▸ WHAT THIS TASK INVOLVES
The records are to be copied exactly and in full.
********************
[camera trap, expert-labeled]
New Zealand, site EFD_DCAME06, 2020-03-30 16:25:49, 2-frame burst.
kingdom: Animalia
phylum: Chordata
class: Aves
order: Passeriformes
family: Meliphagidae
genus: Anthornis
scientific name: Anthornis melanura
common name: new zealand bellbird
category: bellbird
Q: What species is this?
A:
********************
▸ ANSWER
[camera trap, expert-labeled]
New Zealand, site EFD_DCAME06, 2020-03-30 16:25:49, 2-frame burst.
kingdom: Animalia
phylum: Chordata
class: Aves
order: Passeriformes
family: Meliphagidae
genus: Anthornis
scientific name: Anthornis melanura
common name: new zealand bellbird
category: bellbird
Q: What species is this?
A:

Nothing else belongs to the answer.